▶ [Passage to read]:
<< Back

11/6/02

Parables from Hawthorne as contemporary guidelines

SMN


Young Goodman Brown by Nathaniel Hawthorne.
Dover Publications, Inc., 1992. $1.50 — 111 pp.


This past year Leon Kass, the head of the President’s Council on Bioethics, asked members of the council to read Nathaniel Hawthorne’s short story, “The Birthmark,” before gathering to discuss human cloning and its ramifications for American society.

Like many Americans, I read Hawthorne’s The Scarlet Letter in high school. Reading that book was like eating liver; the experience was so disagreeable that I thought I had sworn off both forever.

I am still not a fan of liver, but after learning that Kass had asked his committee to read Hawthorne, I decided to give the Massachusetts author another look. I read Young Goodman Brown, a collection of Hawthorne’s stories that included “The Birthmark,” and discovered an author whose ideas and themes are both timeless and contemporary.

▶ [Records shown]:
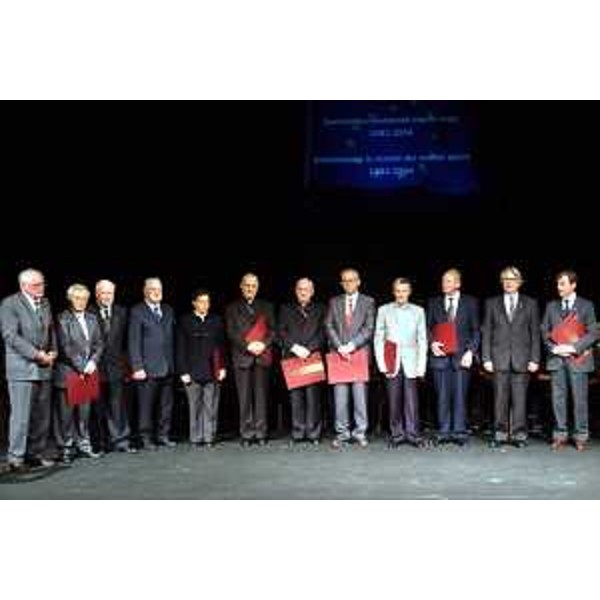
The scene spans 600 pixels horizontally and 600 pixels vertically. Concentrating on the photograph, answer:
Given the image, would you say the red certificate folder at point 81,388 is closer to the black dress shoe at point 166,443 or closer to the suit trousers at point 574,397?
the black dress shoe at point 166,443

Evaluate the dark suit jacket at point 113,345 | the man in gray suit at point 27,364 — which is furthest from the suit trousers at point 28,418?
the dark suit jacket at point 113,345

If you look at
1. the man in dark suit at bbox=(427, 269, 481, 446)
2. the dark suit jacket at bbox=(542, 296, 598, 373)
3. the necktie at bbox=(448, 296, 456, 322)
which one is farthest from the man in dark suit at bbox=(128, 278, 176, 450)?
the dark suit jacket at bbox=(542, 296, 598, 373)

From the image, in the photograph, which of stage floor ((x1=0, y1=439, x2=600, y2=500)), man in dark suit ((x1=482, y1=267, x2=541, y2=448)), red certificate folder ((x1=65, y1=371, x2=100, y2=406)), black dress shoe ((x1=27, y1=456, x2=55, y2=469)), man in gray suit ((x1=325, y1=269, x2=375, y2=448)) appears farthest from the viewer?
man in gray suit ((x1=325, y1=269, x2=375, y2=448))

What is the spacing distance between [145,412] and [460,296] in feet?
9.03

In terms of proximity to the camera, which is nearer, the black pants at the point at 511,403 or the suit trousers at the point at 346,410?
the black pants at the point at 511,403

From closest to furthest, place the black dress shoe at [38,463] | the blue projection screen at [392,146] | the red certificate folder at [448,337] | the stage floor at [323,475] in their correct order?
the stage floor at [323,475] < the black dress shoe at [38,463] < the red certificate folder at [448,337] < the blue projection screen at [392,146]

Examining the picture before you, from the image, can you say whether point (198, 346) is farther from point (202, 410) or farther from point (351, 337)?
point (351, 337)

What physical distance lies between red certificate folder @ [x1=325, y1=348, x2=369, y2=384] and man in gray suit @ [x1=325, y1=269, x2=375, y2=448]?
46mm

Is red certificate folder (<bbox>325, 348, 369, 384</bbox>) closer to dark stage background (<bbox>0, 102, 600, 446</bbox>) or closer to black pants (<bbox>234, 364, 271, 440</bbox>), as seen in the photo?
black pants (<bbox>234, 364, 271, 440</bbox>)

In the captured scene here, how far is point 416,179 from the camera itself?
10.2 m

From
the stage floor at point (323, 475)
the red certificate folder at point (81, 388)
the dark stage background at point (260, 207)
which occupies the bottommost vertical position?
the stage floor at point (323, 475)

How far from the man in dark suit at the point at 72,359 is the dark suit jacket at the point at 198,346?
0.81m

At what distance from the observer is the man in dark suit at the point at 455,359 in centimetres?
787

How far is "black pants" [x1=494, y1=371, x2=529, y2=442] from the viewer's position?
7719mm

* * *

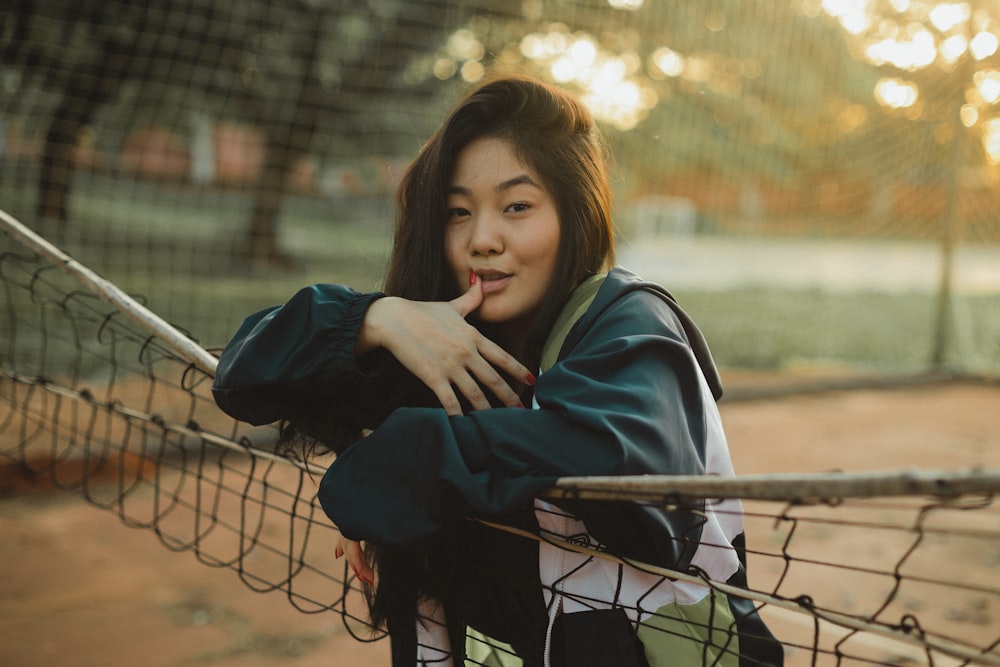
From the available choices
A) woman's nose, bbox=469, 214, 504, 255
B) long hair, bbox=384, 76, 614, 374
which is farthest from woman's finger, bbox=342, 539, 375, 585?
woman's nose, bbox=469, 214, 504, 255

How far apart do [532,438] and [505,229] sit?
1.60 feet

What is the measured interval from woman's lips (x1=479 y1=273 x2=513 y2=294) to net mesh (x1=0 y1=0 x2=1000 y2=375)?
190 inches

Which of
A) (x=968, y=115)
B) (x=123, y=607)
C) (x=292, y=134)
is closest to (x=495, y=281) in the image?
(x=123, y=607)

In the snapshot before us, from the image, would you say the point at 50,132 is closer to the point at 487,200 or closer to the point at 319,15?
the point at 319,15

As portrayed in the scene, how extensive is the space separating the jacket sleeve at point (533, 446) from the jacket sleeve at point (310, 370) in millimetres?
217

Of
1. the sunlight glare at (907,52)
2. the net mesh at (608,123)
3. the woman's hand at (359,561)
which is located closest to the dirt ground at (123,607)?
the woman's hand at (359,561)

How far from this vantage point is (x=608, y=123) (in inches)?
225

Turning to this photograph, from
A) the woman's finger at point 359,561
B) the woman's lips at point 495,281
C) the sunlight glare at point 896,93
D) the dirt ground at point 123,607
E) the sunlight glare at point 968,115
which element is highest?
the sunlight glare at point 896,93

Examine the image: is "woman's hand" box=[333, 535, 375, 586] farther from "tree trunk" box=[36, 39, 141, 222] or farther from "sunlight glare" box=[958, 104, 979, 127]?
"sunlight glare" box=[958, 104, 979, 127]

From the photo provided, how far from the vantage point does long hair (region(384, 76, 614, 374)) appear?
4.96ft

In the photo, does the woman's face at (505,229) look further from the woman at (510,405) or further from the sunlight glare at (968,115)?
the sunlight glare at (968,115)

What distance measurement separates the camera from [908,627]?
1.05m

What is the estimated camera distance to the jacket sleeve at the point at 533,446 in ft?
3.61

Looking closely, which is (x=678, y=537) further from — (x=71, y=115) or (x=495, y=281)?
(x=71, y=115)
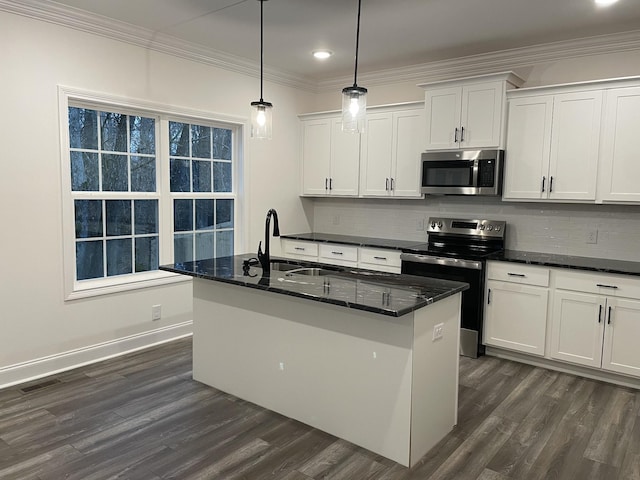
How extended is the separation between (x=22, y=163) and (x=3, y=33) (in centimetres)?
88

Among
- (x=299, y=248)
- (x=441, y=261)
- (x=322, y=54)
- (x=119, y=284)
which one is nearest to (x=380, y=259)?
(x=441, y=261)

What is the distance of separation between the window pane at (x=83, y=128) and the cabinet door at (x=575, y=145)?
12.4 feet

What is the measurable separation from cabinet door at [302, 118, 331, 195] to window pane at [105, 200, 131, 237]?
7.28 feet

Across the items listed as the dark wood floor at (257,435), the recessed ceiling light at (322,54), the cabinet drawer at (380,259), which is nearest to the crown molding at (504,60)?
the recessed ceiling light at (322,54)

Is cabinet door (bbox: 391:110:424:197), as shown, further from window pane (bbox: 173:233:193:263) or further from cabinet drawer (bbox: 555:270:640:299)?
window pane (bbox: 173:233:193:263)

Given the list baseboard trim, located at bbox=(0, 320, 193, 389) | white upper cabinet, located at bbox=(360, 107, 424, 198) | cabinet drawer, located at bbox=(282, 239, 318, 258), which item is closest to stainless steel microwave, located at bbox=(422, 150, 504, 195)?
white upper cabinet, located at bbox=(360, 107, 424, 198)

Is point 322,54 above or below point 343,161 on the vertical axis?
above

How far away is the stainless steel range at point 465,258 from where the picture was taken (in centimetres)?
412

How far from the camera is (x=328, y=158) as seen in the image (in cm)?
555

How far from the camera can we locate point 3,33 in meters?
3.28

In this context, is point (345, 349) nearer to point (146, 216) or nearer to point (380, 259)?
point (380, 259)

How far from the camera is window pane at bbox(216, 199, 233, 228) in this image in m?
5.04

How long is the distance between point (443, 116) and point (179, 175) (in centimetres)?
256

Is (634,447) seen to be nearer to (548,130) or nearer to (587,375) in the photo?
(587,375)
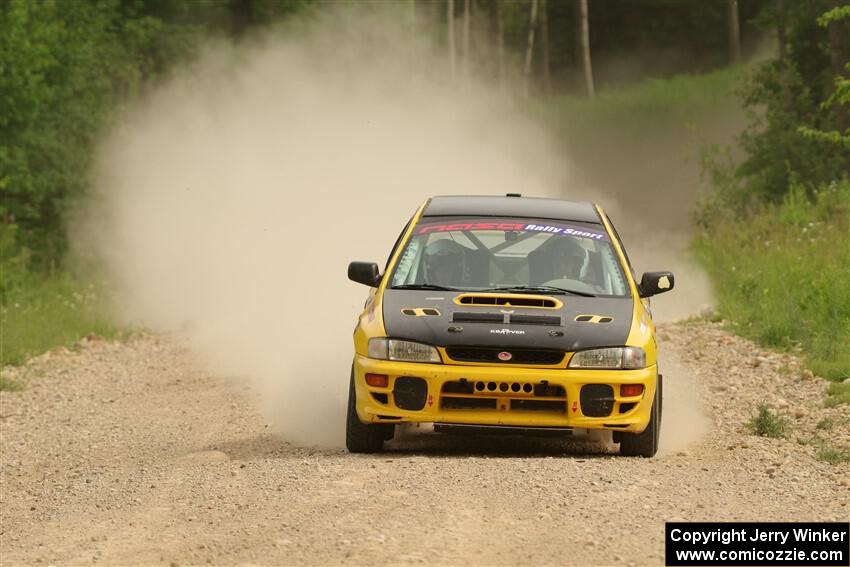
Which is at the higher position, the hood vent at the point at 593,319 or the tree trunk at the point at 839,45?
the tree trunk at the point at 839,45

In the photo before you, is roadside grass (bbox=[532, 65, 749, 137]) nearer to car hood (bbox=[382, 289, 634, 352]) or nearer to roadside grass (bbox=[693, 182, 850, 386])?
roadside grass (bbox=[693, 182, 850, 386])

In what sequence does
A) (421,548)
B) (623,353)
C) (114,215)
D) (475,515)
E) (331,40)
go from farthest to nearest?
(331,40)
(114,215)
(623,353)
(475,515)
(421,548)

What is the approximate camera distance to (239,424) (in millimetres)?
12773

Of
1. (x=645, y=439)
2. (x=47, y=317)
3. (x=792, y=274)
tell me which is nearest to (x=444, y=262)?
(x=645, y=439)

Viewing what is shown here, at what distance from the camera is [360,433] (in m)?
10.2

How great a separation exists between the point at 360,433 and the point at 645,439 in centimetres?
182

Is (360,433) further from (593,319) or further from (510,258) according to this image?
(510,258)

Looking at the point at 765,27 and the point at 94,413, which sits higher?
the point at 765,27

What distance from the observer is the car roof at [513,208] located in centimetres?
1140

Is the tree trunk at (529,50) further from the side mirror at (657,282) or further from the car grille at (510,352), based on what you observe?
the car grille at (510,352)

* * *

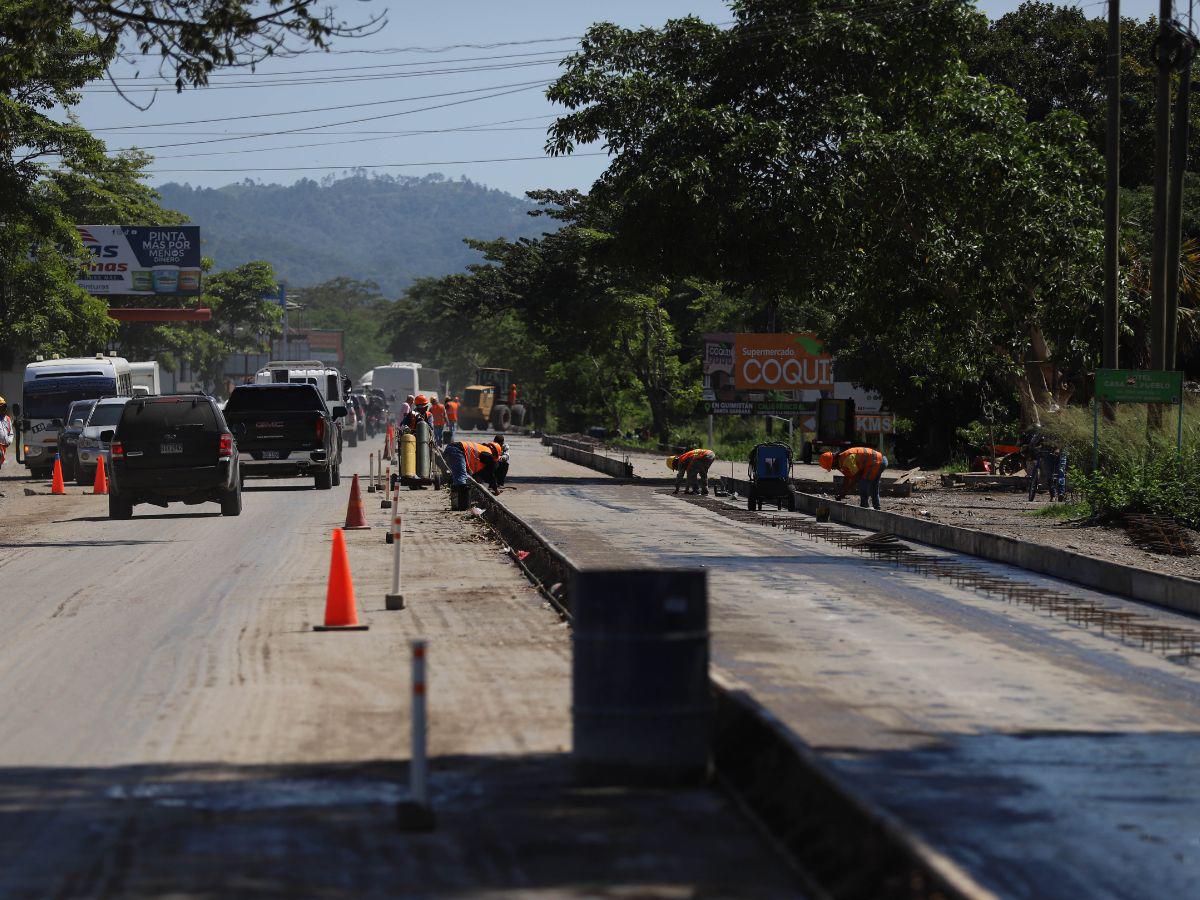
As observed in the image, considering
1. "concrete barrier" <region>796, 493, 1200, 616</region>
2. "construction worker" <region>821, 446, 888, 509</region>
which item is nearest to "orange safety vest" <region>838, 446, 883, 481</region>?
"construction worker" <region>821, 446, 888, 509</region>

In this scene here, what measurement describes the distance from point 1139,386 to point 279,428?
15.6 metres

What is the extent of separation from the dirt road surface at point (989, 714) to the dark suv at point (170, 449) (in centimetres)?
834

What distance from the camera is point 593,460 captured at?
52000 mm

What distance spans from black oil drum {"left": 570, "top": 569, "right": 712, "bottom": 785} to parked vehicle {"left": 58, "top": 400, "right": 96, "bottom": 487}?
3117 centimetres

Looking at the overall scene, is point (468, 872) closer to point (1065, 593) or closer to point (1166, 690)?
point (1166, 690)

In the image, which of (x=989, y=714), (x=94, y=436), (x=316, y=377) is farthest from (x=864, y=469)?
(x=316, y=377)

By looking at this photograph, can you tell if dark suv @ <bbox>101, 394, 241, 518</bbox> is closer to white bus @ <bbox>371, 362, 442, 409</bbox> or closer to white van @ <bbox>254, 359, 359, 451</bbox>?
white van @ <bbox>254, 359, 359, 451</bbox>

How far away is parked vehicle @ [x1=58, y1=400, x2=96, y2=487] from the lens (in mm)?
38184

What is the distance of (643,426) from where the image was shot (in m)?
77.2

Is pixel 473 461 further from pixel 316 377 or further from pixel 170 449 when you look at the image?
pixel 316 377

▶ [Questions]:
A - In the Hawthorne review, which short story did Leon Kass ask council members to read before discussing human cloning?
B - Output the passage of the Hawthorne review that begins at the words "This past year" and stops after the words "off both forever.".
The entries can be set aside entirely.

▶ [Solutions to each task]:
A - Nathaniel Hawthorne's short story "The Birthmark."

B -
This past year Leon Kass, the head of the President’s Council on Bioethics, asked members of the council to read Nathaniel Hawthorne’s short story, “The Birthmark,” before gathering to discuss human cloning and its ramifications for American society.

Like many Americans, I read Hawthorne’s The Scarlet Letter in high school. Reading that book was like eating liver; the experience was so disagreeable that I thought I had sworn off both forever.